- PASSAGE FOR REVIEW:
┄┄┄┄┄┄┄┄┄┄┄┄┄┄┄┄┄┄┄┄

A showrunner (or colloquially a helmer) is the top-level executive producer of a television series production who has creative and management authority through combining the responsibilities of employer and, in comedy or dramas, typically also the head writer, script and story editor. They consult with network and studio bosses and maintain the artistic vision of the show, with the writers and editors, and select set design, staff, cast members, and each actor's wardrobe and hairstyle. In many instances, the showrunner also created the show, and subsequent seasons could feature different showrunners. 

While the director has creative control over a film's production, and the executive producer's role is limited to investing, in television shows, the showrunner outranks the episodic directors.

History
In a January 1990 submission to the United States Congress House Committee on the Judiciary Subcommittee on Courts, Intellectual Property, and the Administration of Justice, Barney Rosenzweig (then Executive Vice President and Chairman, Television Division of Weintraub Entertainment Group) wrote:"In the early days of Hollywood, no one questioned what Producer David O. Selznick was to Gone With the Wind, or Pandro Berman to all those Fred Astaire and Ginger Rodgers  films, or Walt Disney to his early work, or Arthur Freed to the MGM musical. They were the producers... the storytellers. Today in television, the producer is still that person: the show-runner. Television is a producer's medium. Ask the people who make and stand behind their shows – from Aaron Spelling to Stephen Cannell, Stephen Bocho , Len Hill, Edgar Scherick or Phil de Guerre [Philip DeGuere Jr.]. The definition of who does what in television today is not that different from what it was generally in Hollywood before a few critics in France coined the term 'auteur' and the Writer's Guild took the producers, their traditional nemesis, to court – thus all but destroying the Producer's Guild and giving leave for the studios themselves to usurp the name producer."

┄┄┄┄┄┄┄┄┄┄┄┄┄┄┄┄┄┄┄┄

- WHAT THE EXERCISE ASKS:
Return the part of the showrunner text starting at "A showrunner (or" and ending at "feature different showrunners.", copied word for word.

- GIVEN DATA:
┄┄┄┄┄┄┄┄┄┄┄┄┄┄┄┄┄┄┄┄

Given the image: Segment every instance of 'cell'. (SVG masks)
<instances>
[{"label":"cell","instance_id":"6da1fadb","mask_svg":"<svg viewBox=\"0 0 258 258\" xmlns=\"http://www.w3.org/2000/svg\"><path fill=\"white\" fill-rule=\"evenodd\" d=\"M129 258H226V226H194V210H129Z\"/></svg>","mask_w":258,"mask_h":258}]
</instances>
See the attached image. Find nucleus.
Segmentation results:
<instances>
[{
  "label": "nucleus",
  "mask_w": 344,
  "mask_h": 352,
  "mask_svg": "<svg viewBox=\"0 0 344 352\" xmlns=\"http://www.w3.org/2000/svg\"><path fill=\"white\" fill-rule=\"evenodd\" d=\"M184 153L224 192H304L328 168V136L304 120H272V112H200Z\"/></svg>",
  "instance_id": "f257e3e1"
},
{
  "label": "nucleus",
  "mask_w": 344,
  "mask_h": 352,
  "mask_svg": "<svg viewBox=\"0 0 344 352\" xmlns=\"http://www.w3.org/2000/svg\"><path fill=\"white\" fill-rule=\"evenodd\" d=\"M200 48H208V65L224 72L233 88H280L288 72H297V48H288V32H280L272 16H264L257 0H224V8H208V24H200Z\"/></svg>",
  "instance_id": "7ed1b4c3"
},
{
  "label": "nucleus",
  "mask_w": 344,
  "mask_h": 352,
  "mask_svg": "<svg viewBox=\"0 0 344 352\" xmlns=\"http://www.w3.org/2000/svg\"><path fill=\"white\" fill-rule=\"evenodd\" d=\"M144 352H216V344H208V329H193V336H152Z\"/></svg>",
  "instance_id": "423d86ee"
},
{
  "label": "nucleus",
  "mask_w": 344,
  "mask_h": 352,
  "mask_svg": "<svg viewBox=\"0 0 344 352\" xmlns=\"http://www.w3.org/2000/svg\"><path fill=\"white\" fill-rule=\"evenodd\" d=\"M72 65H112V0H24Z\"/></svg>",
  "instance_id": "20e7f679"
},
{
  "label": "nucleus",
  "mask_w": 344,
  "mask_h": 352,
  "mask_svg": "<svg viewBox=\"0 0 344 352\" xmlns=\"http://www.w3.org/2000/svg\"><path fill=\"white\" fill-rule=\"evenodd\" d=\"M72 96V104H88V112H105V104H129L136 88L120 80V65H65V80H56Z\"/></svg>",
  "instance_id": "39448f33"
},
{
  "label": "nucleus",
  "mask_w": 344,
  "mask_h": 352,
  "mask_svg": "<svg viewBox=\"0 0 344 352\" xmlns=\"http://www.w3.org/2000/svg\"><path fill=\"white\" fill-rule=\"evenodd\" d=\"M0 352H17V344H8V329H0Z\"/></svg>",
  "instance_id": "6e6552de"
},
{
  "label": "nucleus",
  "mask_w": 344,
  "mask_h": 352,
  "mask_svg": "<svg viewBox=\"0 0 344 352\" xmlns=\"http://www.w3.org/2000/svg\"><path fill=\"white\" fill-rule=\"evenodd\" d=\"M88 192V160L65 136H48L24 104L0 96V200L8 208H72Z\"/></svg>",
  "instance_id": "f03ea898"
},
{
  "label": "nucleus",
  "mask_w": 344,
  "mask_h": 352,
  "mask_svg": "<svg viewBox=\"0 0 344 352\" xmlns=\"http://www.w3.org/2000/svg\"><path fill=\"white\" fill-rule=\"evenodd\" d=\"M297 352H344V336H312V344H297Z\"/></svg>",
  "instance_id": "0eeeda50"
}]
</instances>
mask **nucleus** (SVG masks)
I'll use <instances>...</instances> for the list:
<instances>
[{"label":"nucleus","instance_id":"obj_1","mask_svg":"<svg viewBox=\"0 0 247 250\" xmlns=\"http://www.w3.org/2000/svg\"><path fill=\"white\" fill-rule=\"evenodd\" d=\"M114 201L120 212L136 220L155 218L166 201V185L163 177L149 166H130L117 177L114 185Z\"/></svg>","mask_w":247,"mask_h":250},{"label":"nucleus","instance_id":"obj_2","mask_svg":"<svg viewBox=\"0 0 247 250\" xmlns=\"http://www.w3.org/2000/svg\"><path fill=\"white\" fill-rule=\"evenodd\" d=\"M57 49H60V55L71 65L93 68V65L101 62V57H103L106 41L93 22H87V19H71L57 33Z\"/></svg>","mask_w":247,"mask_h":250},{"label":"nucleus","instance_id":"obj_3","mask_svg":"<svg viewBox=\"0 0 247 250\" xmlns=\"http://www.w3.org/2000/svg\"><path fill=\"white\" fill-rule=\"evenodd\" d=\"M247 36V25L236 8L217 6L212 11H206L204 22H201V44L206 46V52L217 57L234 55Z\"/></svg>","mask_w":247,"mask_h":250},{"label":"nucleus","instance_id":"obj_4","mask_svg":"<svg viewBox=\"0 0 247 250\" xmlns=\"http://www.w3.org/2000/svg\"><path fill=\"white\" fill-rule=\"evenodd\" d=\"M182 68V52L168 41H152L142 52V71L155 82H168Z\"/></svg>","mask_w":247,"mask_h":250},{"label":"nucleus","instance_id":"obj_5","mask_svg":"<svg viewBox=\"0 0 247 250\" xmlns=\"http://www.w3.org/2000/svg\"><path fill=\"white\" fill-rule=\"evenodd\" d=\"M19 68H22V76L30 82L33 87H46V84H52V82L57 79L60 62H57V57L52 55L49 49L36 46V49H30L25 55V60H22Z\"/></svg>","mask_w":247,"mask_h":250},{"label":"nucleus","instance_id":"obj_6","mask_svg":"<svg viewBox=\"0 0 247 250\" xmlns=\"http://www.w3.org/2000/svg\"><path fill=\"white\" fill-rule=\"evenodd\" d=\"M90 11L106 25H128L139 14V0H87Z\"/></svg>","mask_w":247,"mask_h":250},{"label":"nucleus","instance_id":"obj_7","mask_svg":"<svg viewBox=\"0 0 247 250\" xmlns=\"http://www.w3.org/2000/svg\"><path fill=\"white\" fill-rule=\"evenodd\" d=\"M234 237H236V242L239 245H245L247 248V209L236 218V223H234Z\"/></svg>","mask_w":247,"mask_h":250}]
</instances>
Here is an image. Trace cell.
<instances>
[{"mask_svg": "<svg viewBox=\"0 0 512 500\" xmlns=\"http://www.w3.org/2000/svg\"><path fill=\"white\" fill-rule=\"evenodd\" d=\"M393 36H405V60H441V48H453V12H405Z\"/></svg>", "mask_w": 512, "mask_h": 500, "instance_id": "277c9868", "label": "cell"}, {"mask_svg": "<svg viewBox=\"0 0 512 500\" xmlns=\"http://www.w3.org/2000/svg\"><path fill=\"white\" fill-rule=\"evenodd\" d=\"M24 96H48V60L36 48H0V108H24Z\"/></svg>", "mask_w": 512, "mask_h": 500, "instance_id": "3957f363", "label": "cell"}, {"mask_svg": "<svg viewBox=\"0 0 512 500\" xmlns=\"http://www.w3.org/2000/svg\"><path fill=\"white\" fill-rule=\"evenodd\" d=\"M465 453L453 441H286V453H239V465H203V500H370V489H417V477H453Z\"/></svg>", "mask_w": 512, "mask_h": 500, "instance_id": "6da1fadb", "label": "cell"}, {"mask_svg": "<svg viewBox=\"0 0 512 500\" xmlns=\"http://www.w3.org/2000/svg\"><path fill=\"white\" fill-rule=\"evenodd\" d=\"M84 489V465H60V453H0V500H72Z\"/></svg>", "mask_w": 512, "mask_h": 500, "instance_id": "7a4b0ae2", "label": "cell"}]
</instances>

┄┄┄┄┄┄┄┄┄┄┄┄┄┄┄┄┄┄┄┄

- EXERCISE RESPONSE:
A showrunner (or colloquially a helmer) is the top-level executive producer of a television series production who has creative and management authority through combining the responsibilities of employer and, in comedy or dramas, typically also the head writer, script and story editor. They consult with network and studio bosses and maintain the artistic vision of the show, with the writers and editors, and select set design, staff, cast members, and each actor's wardrobe and hairstyle. In many instances, the showrunner also created the show, and subsequent seasons could feature different showrunners.